◆ **Written task a**
Copy the part of the Joe Paterno post below word for word, starting with "I’m a writer" and going on through "the things unsaid.".

◆ **Page**
========================================================================

Let’s get real, people. Today marks the first day of the of Joe Paterno’s post-college football life.

Think about how much this man’s life has changed in the past few weeks. For it wasn’t too long ago that JoePa, as he is known to Lions fans the world over, was a giant at the top of his game in the Penn State community, enjoying the waning days of glory before retiring to that Valhalla of the sports word, “Remember When.”

As in “Remember When JoePa :::insert totally awesome, somewhat embellished recollection from college football here:::?”

My how things change.

It seems like only yesterday that JoePa announced he would be retiring at the end of the season, in the wake of a child rape scandal. Let’s pause there for a moment.

Child rape scandal. 

Not allegations, not trial. An outright scandal that has, to date, brought down the athletics director, the university president and, now, JoePa himself. We should forego most of the gory details about this and get right to the absurdity of it all. For I assure you what is currently unfolding on the campus of Penn State University would make even Voltaire blush in embarrassment for the unlikelihood of it all.

Students are rioting in support of JoePa

I’m a writer whose sentences are at best Spartan. In fact, one of the most often comments I receive from critique groups and rejection letters center on comparisons between my writing style and that of Ernest Hemingway. Hemingway is important, when we begin to dissect the sentence above, because with Hemingway you’re supposed to “read between the words” to find the nuanced meanings of the things unsaid.

I’ve spent a little time over the past few hours thinking about that simple sentence, uttered this morning by some moronic talking head on the T.V. as I was getting ready to head out to work. So let’s look closely at it, read between the words, and fill in the blanks.

Students of Penn State University are actively engaging in the criminal destruction of property to express their outrage that officials have fired a man who did very little to nothing to stop one of his high-level staffers from inserting his penis into the anuses of little boys.

Before you express outrage at the shitcanning of Joe Paterno, the university president, or anyone else involved in this sad, sickening commentary on the state of this once-great society, you should have to read that statement. Aloud. In front of your grandmother. That’s what we’re talking about in this case. A man knew about one of his employees *raping children*. Did he report the staffer to the cops? No. Did he fire the staffer? No. Did he report the staffer’s activities to the organization through which said staffer was meeting the kids? No. Did he haul the staffer out back and, as hopefully all of us would do, beat the living daylights out of the creep until he was just simply dead? No. What did he do? He told his boss…who said do nothing. Who then did nothing. And we may never know how much damage this bastard went on to perpetrate on young children to whose care he was entrusted.

If you are going to defend Joe Paterno, be prepared to defend the actions that led to his firing. And before you can do that, you have to be able to say what it is he did. In front of your grandmother.

Yeah…I didn’t think so.

posted on Thursday, November 10th, 2011 at 10:45 am.

========================================================================

◆ **Records**

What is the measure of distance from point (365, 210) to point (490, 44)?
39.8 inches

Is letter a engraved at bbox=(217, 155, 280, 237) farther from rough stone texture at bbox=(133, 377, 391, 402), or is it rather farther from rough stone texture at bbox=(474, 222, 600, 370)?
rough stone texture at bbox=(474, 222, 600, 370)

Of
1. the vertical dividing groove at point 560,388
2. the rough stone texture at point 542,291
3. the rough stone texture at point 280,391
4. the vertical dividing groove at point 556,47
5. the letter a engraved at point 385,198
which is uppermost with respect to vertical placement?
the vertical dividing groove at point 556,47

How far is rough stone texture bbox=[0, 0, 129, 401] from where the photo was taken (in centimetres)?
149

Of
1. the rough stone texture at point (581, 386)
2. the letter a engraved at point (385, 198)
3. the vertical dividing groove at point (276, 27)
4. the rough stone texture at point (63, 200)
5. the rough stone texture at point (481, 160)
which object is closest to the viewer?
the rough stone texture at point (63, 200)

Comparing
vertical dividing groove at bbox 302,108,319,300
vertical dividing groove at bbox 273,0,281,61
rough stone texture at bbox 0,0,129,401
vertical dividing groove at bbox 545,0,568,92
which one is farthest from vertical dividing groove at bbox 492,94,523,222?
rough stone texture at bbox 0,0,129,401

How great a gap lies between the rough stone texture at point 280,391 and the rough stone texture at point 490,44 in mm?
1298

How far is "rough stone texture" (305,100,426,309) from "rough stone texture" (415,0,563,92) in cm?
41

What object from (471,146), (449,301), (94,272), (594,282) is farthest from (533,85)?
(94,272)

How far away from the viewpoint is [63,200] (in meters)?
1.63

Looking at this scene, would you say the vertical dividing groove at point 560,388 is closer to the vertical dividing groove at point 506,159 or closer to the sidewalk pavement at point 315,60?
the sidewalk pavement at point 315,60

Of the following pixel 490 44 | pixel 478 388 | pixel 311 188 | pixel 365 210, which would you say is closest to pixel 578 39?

========================================================================

◆ **Written task b**
How many lines of the listing above contain the string "What", with case counting? Reply with the number only.

◆ **Complete output a**
I’m a writer whose sentences are at best Spartan. In fact, one of the most often comments I receive from critique groups and rejection letters center on comparisons between my writing style and that of Ernest Hemingway. Hemingway is important, when we begin to dissect the sentence above, because with Hemingway you’re supposed to “read between the words” to find the nuanced meanings of the things unsaid.

◆ **Complete output b**
2